■ Extracted records ■
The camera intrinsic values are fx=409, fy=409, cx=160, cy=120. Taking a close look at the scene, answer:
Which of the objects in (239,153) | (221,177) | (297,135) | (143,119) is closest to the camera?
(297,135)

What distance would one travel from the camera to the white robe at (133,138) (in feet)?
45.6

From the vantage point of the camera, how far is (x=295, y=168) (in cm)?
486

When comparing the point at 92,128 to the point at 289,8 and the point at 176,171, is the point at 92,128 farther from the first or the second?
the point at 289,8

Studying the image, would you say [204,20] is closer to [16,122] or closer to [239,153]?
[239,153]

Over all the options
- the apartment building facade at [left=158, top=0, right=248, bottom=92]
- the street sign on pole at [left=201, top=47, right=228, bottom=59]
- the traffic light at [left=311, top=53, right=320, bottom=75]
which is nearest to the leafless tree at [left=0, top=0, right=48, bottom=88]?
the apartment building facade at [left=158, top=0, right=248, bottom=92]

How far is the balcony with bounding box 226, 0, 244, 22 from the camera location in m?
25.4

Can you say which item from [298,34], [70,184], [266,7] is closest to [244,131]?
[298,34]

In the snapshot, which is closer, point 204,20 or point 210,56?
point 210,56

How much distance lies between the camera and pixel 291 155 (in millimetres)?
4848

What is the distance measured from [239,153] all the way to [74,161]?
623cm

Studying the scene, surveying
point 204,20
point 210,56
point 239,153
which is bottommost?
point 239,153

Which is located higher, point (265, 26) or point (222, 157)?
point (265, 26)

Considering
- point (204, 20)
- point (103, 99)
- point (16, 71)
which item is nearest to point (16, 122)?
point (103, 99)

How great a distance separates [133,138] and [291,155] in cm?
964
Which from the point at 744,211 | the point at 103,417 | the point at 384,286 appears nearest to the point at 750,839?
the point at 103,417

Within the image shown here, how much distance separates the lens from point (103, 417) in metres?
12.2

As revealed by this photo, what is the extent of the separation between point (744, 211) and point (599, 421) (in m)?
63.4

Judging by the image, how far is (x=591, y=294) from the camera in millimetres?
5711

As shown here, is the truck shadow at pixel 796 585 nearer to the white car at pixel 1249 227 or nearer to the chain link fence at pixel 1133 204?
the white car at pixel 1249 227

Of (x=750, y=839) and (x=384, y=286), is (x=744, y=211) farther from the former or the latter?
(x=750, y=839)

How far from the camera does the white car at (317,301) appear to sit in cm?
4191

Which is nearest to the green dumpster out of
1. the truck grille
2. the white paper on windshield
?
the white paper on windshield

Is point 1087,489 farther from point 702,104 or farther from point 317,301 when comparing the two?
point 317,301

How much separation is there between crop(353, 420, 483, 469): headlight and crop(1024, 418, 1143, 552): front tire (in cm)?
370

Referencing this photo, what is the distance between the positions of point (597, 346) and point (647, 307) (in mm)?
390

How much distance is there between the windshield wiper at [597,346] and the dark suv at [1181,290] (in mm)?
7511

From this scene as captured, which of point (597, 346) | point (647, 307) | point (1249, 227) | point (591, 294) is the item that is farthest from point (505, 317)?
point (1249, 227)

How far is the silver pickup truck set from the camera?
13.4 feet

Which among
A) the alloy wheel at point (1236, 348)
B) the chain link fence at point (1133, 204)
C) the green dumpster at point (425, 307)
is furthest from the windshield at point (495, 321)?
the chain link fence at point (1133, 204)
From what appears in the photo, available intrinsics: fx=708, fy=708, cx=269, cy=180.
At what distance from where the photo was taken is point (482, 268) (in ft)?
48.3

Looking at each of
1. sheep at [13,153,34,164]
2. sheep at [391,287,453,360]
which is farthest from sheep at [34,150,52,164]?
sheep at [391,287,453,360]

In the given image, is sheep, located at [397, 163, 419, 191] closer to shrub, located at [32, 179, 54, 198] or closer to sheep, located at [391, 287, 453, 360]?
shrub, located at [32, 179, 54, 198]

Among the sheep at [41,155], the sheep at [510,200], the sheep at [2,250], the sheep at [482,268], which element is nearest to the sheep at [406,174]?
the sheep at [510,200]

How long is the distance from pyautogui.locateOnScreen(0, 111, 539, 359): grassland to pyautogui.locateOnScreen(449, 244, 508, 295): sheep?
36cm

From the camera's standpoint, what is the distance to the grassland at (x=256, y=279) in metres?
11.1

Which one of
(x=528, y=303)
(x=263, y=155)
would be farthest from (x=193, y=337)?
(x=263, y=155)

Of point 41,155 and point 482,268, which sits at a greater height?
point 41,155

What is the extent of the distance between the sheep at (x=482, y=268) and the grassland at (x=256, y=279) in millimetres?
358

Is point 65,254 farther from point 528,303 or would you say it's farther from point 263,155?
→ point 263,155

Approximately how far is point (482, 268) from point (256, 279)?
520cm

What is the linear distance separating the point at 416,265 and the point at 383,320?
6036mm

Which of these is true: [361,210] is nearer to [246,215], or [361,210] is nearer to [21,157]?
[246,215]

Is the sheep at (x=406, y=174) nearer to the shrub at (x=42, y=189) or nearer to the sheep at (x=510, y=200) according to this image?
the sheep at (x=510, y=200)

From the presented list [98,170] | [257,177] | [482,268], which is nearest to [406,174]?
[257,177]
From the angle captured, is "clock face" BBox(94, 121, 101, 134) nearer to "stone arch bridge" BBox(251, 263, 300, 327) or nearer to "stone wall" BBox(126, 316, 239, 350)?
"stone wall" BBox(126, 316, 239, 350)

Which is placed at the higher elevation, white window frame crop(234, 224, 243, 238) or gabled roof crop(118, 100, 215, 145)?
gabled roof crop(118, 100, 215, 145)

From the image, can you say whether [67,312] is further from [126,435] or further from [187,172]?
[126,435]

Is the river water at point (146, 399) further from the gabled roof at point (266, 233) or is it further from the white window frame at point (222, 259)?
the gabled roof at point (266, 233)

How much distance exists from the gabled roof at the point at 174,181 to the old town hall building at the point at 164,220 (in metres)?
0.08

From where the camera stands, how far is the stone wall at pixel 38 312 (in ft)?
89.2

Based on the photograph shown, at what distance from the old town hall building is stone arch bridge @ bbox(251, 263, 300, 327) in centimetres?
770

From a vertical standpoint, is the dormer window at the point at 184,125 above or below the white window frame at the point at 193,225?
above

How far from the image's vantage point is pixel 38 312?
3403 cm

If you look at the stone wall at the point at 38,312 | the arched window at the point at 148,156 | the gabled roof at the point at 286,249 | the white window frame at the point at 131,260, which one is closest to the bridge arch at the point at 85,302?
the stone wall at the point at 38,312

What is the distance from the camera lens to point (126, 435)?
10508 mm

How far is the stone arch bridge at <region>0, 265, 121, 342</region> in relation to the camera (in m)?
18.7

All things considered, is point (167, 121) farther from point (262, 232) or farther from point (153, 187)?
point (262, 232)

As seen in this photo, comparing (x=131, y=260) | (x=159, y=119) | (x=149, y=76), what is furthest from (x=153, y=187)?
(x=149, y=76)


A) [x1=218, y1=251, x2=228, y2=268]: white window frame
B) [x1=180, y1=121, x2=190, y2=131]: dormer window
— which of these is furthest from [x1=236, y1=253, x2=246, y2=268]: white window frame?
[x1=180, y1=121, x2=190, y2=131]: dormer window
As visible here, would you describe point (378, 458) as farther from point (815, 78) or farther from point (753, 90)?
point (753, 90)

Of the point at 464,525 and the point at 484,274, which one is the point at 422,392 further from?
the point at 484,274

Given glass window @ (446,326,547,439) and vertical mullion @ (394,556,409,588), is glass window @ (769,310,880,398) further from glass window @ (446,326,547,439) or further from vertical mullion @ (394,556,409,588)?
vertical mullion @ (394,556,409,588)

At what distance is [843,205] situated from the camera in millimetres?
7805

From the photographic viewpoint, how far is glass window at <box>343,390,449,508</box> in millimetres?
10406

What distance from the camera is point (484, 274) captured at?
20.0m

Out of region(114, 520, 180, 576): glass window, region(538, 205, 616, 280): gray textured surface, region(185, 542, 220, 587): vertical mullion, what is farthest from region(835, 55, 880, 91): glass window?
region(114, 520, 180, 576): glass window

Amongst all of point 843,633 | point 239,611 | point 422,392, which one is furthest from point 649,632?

■ Objective ■
Could you copy out, word for word, every line of the material starting with the line that contains "From the photographic" and going on through the end of the material?

■ Finished task ■
From the photographic viewpoint, how far is glass window at <box>343,390,449,508</box> in millimetres?
10406

What distance from the camera is point (484, 274) captured at?
20.0m

Out of region(114, 520, 180, 576): glass window, region(538, 205, 616, 280): gray textured surface, region(185, 542, 220, 587): vertical mullion, what is farthest from region(835, 55, 880, 91): glass window?
region(114, 520, 180, 576): glass window

Amongst all of point 843,633 | point 239,611 | point 422,392, which one is furthest from point 649,632?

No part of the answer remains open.